Last week I shared an article written by Getting Smart’s Nate McClennen and Tom Vander Ark titled “The Great Education Unbundling and How Learning Will be Rebundled.” The concept of “Unbundled Learning” is part of a six pillar campaign Getting Smart launched last summer.

I thought it would be nice to cover the other five pillars in today’s post.

According to McClennen and Vander Ark,

“Credentialed Learning believes that students have ownership of creating their academic selves, determine where they’re headed and with whom they share their journey. Credentialed Learning throws out the traditional measurements of success and signals a new way to show human development. Credentialed Learning allows students to carry digital credentials and learning records with them everywhere they go so they are always ready for every opportunity.”

“Accelerated Pathways move learners past imagining success, but instead experience success through curated learning experiences. By providing opportunities for accelerated, articulated learning through Accelerated Pathways options of early college, boot camps, dual enrollment, earn and learn ladders, technical training and apprenticeships, learners have access to an opportunity playlist built for them. Accelerated Pathways allows learners to have the best of all worlds by layering the high school journey with meaningful experiences that save time and money.”

“New Learning Models combine accelerated skill development with project-based and work-based learning. With New Learning Models, the learner experience is co-authored with students. Centered around personalized and competency-based learning, social-emotional learning and skill credentialing, New Learning Models link experiences to create new and emerging school architectures. New Learning Models is the heart of how pathways work.”

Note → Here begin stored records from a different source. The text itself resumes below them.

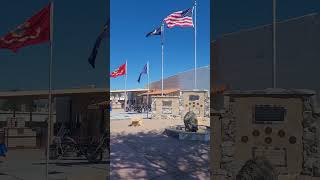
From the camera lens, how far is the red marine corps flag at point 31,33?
9258 mm

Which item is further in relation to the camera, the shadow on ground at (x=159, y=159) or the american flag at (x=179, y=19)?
the american flag at (x=179, y=19)

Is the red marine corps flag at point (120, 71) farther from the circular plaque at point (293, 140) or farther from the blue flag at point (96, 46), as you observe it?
the circular plaque at point (293, 140)

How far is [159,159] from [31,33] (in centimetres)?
562

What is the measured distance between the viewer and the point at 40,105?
1922 centimetres

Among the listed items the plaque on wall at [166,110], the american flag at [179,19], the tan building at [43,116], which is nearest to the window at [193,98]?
the plaque on wall at [166,110]

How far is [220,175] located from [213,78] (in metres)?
16.3

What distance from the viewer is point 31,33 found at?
374 inches

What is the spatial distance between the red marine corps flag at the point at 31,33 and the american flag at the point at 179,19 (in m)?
17.0

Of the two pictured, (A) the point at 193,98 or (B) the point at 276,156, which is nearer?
(B) the point at 276,156

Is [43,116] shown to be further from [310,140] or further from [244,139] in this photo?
[310,140]

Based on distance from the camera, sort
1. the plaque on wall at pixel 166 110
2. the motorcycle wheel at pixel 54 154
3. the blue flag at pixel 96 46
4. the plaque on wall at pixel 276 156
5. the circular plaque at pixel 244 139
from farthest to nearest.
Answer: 1. the plaque on wall at pixel 166 110
2. the motorcycle wheel at pixel 54 154
3. the blue flag at pixel 96 46
4. the circular plaque at pixel 244 139
5. the plaque on wall at pixel 276 156

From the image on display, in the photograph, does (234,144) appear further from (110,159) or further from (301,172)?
(110,159)

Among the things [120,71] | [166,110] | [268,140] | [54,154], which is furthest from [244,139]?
[120,71]

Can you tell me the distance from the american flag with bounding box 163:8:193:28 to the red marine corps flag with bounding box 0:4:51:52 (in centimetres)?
1700
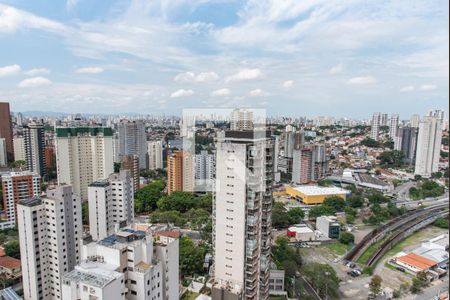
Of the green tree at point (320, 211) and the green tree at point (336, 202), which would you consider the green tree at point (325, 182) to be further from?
the green tree at point (320, 211)

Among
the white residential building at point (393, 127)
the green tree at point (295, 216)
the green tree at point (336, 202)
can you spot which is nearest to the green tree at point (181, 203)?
the green tree at point (295, 216)

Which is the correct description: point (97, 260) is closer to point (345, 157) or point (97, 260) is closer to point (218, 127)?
point (218, 127)

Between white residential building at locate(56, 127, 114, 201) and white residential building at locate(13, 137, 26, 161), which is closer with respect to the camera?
white residential building at locate(56, 127, 114, 201)

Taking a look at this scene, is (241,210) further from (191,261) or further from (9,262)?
(9,262)

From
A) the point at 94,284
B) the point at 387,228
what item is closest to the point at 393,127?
the point at 387,228

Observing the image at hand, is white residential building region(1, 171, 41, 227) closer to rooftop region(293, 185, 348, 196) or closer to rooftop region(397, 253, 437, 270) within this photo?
rooftop region(293, 185, 348, 196)

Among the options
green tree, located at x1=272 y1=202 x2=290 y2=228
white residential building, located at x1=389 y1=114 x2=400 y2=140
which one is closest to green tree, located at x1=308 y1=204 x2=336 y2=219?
green tree, located at x1=272 y1=202 x2=290 y2=228
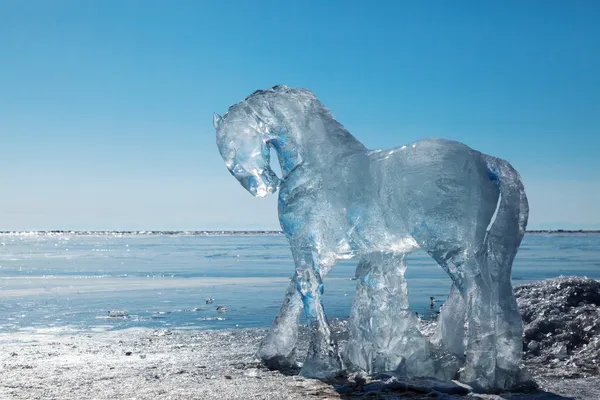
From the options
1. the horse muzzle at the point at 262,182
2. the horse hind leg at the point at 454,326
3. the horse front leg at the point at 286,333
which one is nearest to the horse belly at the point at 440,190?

“Support and Guidance creates safe places that equip learners to fully express themselves with confidence. With Support and Guidance, strong advisory systems build purpose, help learners explore careers, build their social capital and skyrockets their potential. Strong Support and Guidance systems are critical for learners to increase their agency and sense of belonging. When Support and Guidance is linked to pathways, learners know where they’re going, how to get there and who can provide support and resources along the way.”

“Policy and Systems allow pathways to be brought to scale without only relying on the traditional ways of learning. Whether a grant, platform, technical assistance, diploma or curriculum network, aligned Policies and Systems are necessary for pathways to thrive. This pillar plays an integral role in shaping accessible and equitable experiences for all learners so that learning can be personalized, co-authored and sustainable.”

My wife is my biggest critic when it comes to my insistence that a new system of learning be created. She tells me I’m dreaming if I think a new system of learning, built on a personalized learning plan with learning coach support at scale, is possible.

I love my wife, but she’s dead wrong.

The reason why we will need to create a new learning system – especially if what Nate McClennen and Tom Vander Ark wrote above made sense to you – is that the current traditional school system can’t do any of what McClennen and Vander Ark want to happen.

I remember 30 years ago when the Houston Independent School District created a “Portrait of a High School Graduate (yes, we were working on stuff like this back in the 1990’s, so don’t let anyone try to convince you that graduate portraits are new and transformative). What we came up with was compelling, but there was only one problem. A great majority of the coursework currently approved by the Texas legislature and the state board of education didn’t align at all with the expectations and goals laid out in the graduate profile. And no one bothered to change the coursework so that alignment could happen.

I remember when Texas introduced five career pathways for all their high schoolers to build their four-year plans around. What did Lone Star public school districts do? They took all their existing electives and packaged them into the five career pathway choices. Nothing changed in what was taught and learned, even though state legislators and school board leaders applauded and patted themselves on the back for creating something that was really going to matter. The traditional system can’t execute on Accelerated Pathways.

For the most part, traditional schools don’t know how to do project-based learning, and they sure don’t want to share responsibility for learning with current employers. Schools aren’t really interested in new learning models. They continue to be committed to doing the same things they’ve done over the past 50 (maybe more) years, hoping to recruit and retain better talent, and expecting improved results for a student population that becomes more diverse every year.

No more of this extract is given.